40 BRITAIN’S POT TALENT
Our nation has already produced ceramic greats – from Josiah Wedgwood’s china teacups to Edmund de Waal’s porcelain vessels. But behind closed studio doors, the nation’s pottery wheels keep turning. We celebrate the state of the craft today
The British Ceramics Biennial is returning to Stoke-on-trent, the home of British ceramic manufacturing, for its fifth edition this month. The Staffordshire town’s brick bottle kilns have been producing iconic designs – including Wedgwood’s jasperware, Portmeirion’s chunky mugs and, more recently, Emma Bridgewater’s charming country-style bowls – since the 17th century, and the former factory of stoneware company Spode is the heart of this festival held in the craft’s honour. Its airy warehouse will display work submitted to Award – a competition with a £5,000 prize – by ten artists, including Matthew Raw, whose collaboration with architectural collective Assemble is soon to appear at Seven Sisters tube station in London.

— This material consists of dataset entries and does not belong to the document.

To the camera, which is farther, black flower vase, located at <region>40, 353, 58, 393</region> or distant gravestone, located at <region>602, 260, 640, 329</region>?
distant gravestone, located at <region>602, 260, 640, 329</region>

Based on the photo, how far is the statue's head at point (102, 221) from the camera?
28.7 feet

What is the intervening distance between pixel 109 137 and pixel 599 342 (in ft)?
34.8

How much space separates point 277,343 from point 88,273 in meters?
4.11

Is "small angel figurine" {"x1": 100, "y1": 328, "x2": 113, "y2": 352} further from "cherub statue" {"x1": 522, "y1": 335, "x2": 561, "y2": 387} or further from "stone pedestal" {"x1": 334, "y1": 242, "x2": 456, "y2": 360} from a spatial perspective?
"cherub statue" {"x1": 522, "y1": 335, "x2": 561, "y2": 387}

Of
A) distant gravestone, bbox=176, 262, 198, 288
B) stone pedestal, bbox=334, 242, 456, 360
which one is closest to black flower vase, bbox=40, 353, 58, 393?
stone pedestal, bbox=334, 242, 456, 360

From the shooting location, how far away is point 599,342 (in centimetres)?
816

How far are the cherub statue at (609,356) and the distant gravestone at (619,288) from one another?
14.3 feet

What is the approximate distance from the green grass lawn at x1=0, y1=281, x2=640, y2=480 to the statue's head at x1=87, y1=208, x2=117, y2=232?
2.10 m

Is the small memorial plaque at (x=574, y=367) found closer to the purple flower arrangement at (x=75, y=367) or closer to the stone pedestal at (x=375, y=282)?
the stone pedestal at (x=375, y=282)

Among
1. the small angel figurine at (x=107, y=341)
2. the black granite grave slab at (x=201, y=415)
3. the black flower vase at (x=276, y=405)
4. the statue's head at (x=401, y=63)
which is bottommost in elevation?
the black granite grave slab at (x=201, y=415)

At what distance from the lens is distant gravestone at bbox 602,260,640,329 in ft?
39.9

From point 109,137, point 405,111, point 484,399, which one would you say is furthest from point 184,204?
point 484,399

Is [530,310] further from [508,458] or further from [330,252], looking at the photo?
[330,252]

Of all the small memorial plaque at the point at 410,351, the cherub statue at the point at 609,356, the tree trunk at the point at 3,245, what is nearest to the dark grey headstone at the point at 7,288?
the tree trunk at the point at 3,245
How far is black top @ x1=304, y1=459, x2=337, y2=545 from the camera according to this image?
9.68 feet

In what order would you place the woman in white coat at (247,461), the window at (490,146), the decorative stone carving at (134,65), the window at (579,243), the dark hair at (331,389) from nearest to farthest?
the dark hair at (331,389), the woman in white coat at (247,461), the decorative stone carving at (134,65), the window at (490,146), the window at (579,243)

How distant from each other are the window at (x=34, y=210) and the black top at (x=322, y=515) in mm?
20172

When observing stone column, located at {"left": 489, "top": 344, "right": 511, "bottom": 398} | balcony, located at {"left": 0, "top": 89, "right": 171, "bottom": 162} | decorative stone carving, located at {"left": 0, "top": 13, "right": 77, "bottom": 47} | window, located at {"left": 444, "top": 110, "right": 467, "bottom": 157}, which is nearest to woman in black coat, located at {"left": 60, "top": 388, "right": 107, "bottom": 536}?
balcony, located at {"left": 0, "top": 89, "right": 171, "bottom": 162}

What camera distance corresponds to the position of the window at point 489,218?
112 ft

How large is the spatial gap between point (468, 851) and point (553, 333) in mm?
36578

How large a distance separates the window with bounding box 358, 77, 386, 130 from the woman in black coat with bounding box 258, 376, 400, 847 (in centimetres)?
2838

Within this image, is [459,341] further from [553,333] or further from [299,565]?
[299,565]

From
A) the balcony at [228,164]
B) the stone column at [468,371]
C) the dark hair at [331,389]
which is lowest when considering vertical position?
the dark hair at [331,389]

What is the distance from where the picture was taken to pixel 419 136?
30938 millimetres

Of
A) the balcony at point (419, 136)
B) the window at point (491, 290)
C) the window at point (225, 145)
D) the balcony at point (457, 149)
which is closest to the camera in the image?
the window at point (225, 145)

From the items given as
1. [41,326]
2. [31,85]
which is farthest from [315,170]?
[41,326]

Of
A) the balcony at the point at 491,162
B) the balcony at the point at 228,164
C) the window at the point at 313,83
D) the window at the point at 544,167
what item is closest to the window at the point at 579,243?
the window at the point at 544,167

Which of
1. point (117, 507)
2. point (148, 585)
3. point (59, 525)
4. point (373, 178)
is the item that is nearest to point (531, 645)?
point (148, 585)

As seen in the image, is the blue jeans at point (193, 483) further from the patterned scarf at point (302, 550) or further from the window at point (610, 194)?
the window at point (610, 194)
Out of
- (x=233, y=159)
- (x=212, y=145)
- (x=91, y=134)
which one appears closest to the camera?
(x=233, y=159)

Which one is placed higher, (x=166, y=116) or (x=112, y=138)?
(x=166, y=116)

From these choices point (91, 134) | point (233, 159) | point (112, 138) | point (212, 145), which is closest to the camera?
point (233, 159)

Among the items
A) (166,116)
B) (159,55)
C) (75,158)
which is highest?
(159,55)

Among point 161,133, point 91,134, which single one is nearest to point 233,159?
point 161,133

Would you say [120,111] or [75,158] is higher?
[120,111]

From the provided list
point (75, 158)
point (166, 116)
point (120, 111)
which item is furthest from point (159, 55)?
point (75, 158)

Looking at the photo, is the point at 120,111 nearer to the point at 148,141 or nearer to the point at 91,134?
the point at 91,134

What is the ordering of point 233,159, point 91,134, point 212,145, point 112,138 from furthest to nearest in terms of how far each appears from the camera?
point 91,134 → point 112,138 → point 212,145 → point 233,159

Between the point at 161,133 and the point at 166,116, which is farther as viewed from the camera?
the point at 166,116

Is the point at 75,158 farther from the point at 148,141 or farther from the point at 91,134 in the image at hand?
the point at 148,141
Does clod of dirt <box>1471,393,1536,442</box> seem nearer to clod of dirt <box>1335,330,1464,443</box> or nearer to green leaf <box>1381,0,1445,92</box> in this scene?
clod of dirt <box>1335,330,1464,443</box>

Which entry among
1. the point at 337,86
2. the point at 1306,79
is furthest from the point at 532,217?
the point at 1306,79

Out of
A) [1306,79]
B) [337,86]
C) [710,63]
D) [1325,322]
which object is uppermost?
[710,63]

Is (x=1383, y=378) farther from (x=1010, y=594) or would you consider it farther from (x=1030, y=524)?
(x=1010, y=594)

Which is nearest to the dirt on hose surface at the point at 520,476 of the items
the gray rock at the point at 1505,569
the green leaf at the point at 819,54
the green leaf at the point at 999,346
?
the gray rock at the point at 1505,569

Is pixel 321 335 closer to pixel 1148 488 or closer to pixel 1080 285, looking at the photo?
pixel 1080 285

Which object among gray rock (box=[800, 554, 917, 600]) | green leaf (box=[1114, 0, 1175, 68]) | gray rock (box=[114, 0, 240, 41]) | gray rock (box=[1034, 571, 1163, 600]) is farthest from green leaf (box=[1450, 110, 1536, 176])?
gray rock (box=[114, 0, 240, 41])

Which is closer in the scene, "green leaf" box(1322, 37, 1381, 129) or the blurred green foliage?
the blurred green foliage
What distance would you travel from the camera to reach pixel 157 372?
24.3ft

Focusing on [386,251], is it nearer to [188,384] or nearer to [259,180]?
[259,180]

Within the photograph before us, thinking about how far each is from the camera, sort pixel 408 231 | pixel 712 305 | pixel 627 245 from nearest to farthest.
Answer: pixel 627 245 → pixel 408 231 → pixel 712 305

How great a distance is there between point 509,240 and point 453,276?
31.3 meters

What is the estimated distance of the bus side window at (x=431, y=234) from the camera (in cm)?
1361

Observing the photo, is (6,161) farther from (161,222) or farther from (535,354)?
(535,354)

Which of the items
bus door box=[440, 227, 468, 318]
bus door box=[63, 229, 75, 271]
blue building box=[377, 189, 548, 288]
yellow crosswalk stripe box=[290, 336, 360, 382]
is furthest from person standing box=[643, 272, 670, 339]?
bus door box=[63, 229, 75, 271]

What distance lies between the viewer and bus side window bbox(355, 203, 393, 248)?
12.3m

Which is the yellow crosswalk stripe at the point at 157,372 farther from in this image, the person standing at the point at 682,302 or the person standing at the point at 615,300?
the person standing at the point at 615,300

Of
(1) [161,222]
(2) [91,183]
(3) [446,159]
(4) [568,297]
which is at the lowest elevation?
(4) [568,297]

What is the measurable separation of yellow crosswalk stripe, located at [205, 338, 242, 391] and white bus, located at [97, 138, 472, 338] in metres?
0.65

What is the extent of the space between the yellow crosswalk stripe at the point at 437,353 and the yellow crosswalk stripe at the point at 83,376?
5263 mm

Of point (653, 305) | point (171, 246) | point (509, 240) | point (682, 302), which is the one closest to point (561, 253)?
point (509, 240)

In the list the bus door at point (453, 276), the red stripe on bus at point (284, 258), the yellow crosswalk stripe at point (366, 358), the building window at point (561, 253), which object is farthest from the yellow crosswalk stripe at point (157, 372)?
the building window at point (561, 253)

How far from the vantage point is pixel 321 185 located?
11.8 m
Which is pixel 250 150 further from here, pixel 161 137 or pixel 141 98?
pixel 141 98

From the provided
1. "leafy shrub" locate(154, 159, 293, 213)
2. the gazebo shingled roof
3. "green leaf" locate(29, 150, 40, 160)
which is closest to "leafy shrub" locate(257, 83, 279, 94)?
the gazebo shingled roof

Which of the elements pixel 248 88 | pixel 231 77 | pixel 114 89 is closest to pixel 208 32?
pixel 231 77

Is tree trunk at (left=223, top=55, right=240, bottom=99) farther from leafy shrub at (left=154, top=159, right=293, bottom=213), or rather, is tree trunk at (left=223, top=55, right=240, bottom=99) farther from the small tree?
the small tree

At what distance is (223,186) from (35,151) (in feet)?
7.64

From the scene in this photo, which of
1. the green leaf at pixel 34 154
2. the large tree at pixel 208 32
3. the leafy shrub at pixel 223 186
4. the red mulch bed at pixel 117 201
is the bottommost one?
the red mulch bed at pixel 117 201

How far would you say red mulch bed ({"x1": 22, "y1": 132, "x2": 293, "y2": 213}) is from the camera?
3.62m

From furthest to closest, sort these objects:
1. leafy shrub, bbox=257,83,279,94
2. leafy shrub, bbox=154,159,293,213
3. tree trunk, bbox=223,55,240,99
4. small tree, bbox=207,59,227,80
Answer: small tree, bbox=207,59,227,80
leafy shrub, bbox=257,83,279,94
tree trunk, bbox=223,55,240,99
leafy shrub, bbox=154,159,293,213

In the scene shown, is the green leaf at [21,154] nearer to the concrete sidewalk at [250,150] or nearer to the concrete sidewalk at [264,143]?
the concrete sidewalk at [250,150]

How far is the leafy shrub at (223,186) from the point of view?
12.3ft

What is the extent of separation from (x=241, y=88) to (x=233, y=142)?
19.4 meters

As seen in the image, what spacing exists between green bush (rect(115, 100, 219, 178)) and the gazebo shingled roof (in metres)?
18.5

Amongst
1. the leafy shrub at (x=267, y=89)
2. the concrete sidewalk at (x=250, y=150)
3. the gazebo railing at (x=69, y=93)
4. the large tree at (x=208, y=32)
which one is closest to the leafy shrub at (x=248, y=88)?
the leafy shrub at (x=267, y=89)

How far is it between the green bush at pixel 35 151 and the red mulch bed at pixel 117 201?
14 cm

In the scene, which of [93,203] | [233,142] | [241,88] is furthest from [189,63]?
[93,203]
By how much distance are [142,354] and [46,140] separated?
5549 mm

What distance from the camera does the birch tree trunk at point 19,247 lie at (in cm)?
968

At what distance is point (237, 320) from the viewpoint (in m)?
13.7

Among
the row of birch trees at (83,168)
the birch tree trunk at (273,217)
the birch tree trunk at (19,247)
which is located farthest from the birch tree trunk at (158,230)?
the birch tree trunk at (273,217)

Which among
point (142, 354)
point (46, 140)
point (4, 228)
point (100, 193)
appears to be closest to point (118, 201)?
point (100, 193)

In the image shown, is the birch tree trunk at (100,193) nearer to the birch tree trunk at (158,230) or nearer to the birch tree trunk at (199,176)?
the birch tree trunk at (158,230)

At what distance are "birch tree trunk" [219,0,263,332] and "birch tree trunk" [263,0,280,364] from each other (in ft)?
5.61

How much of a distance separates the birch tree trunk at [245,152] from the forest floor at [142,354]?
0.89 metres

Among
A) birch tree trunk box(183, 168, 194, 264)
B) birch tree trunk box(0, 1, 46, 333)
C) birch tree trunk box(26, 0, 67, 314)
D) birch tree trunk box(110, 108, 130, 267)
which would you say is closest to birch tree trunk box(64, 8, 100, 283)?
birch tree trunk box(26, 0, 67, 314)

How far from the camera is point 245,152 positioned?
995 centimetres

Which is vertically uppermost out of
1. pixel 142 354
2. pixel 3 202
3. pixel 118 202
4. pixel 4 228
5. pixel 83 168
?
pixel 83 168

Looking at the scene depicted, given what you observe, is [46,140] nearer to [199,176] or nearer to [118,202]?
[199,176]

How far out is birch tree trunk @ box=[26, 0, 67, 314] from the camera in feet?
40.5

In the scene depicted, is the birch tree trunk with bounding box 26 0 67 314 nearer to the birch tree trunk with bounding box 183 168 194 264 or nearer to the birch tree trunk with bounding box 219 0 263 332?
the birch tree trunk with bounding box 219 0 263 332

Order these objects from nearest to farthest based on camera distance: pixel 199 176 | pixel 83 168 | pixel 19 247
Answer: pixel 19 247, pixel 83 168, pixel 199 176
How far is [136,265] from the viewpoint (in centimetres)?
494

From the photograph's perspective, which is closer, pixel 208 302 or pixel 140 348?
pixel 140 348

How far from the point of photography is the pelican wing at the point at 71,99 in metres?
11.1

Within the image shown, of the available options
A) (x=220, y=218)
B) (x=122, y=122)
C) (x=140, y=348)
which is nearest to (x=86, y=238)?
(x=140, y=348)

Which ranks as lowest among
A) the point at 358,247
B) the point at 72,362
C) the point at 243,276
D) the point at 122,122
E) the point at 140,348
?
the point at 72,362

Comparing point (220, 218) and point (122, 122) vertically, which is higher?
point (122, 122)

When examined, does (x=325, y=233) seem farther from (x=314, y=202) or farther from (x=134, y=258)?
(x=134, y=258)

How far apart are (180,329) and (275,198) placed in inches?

Visit makers at their wheels during the six weeks of open studios, have a go at raku firing (an ancient Japanese technique in which pots are taken from the kiln still red hot, then placed in a flammable material), or building your own bowl in The Clay Pit. Plus, don’t miss a re-imagining of the ‘Brown Betty’, Britain’s archetypal teapot. Young creative Ian Mcintyre – an installation artist who also makes homeware for craft furniture brand Another Country – has been tasked with re-engineering the iconic design to fit the aesthetic of the contemporary British kitchen (23 September –5 November; britishceramicsbiennial.com).